◆ Aim of the exercise
Count the lines in the items below that contain the string "farthest" and reply with that number alone.

◆ Task inputs
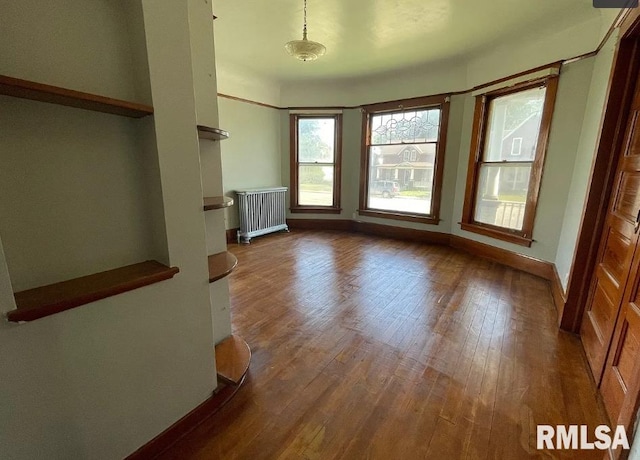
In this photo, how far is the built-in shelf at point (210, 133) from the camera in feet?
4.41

---

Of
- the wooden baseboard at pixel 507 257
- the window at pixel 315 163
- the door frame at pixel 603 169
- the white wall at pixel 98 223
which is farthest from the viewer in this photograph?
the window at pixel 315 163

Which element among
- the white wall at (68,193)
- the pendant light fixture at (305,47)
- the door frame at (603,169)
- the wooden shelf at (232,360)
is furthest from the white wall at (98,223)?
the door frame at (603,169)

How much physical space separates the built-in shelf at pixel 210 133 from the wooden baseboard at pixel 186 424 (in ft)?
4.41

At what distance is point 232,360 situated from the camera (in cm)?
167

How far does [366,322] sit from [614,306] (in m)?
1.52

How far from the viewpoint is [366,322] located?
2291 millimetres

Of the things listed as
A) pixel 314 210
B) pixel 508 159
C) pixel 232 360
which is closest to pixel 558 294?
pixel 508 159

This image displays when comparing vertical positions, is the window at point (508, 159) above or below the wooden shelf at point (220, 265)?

--

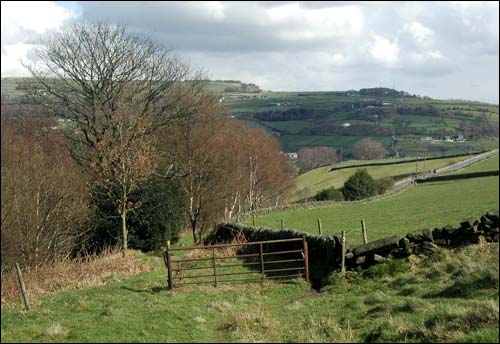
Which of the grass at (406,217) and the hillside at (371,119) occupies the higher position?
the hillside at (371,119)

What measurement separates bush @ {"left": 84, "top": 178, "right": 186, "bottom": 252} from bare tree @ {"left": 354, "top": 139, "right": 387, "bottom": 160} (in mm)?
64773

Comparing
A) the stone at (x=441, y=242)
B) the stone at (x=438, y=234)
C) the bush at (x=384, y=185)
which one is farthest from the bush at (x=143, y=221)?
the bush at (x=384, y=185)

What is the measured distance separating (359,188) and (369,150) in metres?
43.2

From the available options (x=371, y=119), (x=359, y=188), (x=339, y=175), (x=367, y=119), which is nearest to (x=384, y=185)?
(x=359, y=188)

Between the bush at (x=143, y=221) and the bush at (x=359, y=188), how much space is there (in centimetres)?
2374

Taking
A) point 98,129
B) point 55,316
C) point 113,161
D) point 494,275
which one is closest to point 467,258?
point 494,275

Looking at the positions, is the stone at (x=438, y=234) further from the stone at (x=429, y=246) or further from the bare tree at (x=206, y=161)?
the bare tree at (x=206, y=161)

◆ Task output
2